Reklâmdan takvim yapraklarına, ticarî emtiadan çizgi filmlere, tiyatro sahnelerinden ambalaj kâğıtlarına, haber programlarından gazete/dergi sayfalarına varıncaya kadar her yere sirayet etmiş açık saçıklık da bir iffetsizliktir. (Nur, 33/31, 60) Bunun karşılığı haya ve nezahettir. Mü’minden, nezih, temiz, dikkatli, sabırlı, şeref ve haysiyetli bir hayat yaşaması beklenir.
Kur’ân-ı Kerim iffet ve namusu ahlâkî iyiliklerin en önemlileri arasında sayar. Toplumun temeli olan ailenin sağlıklı bir şekilde devam etmesini sevgi ve saygının yanı sıra, erkek ve kadının namuslu, iffetli, zina etmemiş ve gizli dostlar edinmemiş olması ilkesine bağlar. İffetsizliğin Kur’ân dili ile haddi aşmak olarak nitelenmesi işin önemini vurgulamaktadır. (Maide, 5/5; Nur, 24/6,7,15; Ahzab, 33/30-31, 35; Mearic, 70/29-31)
Peygamber Efendimizle (aleyhissalatu vesselâm) ilgili olarak, mü’minler arası münasebetleri düzenleyen ve usullerini belirleyen ayette Efendimizin utandığına dikkat çekilerek, evlere giriş, çıkış ve kalkışların bir ahenk ve usul içinde yürütülmesi istenmiştir. (Ahzab, 33/53)
Ayrıca girişte değinilen anlamları ihtiva eden şu ayetler de zikredilebilir:
“Evlenme (imkânı) bulamayanlar, Allah kendi lütfundan onları varlıklı kılıncaya kadar iffetlerini korusunlar.” (Nûr, 24/33)

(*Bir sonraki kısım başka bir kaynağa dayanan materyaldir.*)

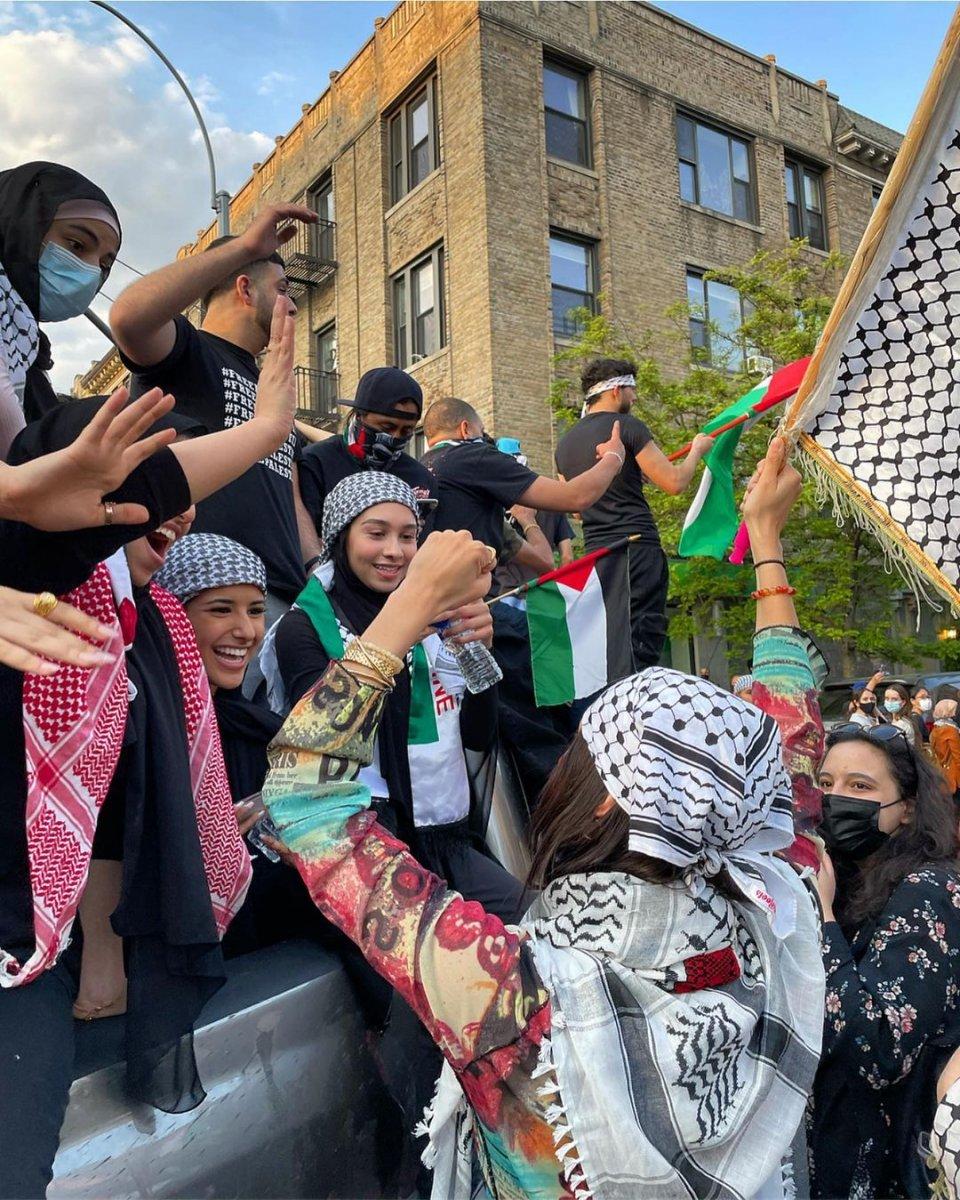 Bella Hadid, Filistin için sokağa indi  #2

“Evlenme ümidi beslemeyen, çocuktan kesilmiş yaşlı kadınların, ziynetlerini (yabancı erkeklere) teşhir etmeksizin (dış) elbiselerini çıkarmalarında kendilerine bir vebal yoktur. Ancak iffetli davranmaları kendileri için daha hayırlıdır.” (Nûr, 24/60)
“(Yapacağınız hayırlar) kendilerini Allah yoluna adamış, bu nedenle yeryüzünde kazanç için dolaşmayan fakirler için olsun. Bilmeyen kimseler, iffetlerinden dolayı onları zengin zanneder. Çünkü onlar yüzsüzlük ederek istemezler. Yaptığınız hayırları muhakkak Allah bilir.” (Bakara, 2/273)
Bu konuda varid olan birçok hadis bulunmaktadır. Onlardan birinde Allah Resûlü, şöyle buyuruyor:
“Kim bana, iki çene ve apış arası mevzuunda söz verir kefil olursa, ben de ona Cennet için kefil olurum.” (Buharî, hudûd, 19, rikak, 23; Tirmizî, zühd, 61; muvatta, kelam, 11.)
Bunu söyleyen, Allah Resûlü’dür. O, bir insanın neye kefil olup neye olamayacağını herkesten iyi bilir. Cennet’e kefil olacağını söylüyorsa, mutlaka olacaktır. Zira, kardeşim deyip bağrına bastığı Osman b. Maz’ûn gibi bir sahabî hakkında hanımlarından birinin: “Cennet kuşu oldun gittin.” demesine karşı çıkmış ve
“Ben Allah’ın Resûlü olduğum halde bilmiyorum, sen onun cennetlik olduğunu nereden bildin?” (Buharî, cenaiz, 3; İbn Mace, cenaiz, 7; Müsned, II, 335.) demişti.
Demek oluyor ki, ağzına ve apış arasına sahip çıkacağına dair söz veren ve verdiği sözde duran bir insana, Allah Resûlü cennet sözü verirken, bunu hevâ ve hevesine göre söylemiyor. Mutlaka Cenâb-ı Hakk’ın bu mevzuda bildirdiği bir şeye binaen böyle bir vaatte bulunuyor.